The U.S. Justice Department has been ordered by three separate courts to ease the obsessive, illegal secrecy it has employed since Sept. 11. The message has yet to sink in. Instead, Attorney General John Ashcroft dismisses the rulings as "anomalies" and goes on his merry way.
Today, about 1,000 immigrants – many of them here legally – remain imprisoned incommunicado. Nobody knows what their names are; nobody knows what, if any, charges have been filed against them. Civil libertarians, media outlets and members of Congress as diverse as conservative Rep. Bob Barr (R-Ga.) and liberal Rep. John Conyers (D-Mich.) have pressured the Justice Department to release information about those prisoners, but to no avail.
When a New Jersey Superior Court judge ordered that the names of immigrants jailed in that state's prisons be made public, the Justice Department instead appealed.
In another case, a panel of the Sixth Circuit Court of Appeals ordered the unsealing of documents and an open hearing for Rabih Haddad, a Lebanese man held eight months mostly in solitary confinement.
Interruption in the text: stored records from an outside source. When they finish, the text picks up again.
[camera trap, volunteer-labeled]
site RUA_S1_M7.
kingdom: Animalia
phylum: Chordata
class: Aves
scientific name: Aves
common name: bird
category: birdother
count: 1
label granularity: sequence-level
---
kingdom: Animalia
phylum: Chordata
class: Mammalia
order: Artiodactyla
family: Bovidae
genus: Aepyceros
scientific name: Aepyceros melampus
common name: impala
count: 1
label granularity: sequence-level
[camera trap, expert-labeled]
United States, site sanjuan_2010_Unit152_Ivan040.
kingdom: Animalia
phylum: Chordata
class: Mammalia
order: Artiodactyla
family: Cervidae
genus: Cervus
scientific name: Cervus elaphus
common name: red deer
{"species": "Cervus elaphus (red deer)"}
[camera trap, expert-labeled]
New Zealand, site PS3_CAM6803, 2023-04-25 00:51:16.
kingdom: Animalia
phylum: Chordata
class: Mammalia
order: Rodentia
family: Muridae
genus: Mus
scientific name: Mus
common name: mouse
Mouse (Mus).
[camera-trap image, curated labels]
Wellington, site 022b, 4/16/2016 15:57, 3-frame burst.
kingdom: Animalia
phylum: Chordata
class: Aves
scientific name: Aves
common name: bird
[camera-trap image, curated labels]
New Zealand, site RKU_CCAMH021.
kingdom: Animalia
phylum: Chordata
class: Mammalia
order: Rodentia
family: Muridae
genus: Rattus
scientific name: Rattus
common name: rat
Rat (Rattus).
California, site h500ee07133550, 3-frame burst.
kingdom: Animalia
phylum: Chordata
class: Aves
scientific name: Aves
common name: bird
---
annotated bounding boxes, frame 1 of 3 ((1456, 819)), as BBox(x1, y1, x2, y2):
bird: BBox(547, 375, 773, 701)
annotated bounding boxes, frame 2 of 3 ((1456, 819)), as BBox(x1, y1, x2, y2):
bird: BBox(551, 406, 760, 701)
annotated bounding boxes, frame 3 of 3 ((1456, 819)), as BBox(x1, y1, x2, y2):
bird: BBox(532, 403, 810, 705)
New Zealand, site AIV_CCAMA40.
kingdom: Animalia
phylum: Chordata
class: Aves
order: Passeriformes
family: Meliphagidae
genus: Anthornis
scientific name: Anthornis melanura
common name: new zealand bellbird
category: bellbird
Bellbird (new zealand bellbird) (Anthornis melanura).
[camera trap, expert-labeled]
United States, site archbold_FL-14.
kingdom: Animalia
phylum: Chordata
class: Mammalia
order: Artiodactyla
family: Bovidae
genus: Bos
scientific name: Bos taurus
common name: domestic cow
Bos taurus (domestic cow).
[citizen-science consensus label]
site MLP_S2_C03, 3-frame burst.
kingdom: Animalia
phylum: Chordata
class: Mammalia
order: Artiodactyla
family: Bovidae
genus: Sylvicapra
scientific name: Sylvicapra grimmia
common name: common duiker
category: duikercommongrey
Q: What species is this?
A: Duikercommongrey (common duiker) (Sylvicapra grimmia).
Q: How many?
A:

The supposedly incriminating documents proved to hold no hard evidence, only a vague accusation that Haddad was observed during the 1980s and '90s "at locations overseas that housed members connected to al-Qaida."
In the third case, this one out of Brooklyn, U.S. District Judge Shira Scheindlin released a Jordanian man held in jail as a potential material witness before a grand jury.
"Since 1789, no Congress has granted the government the authority to imprison an innocent person in order to guarantee that he will testify before a grand jury conducting a criminal investigation," Scheindlin noted.
Ashcroft recently told graduates at Catholic University in Washington that freedom is "not the grant of any government or any prince or any king, but is in fact the gift of God."
If so, Ashcroft is denying God's gift to hundreds of people in this country without due process or legal authority. By doing so, he is defying the U.S. Constitution as well.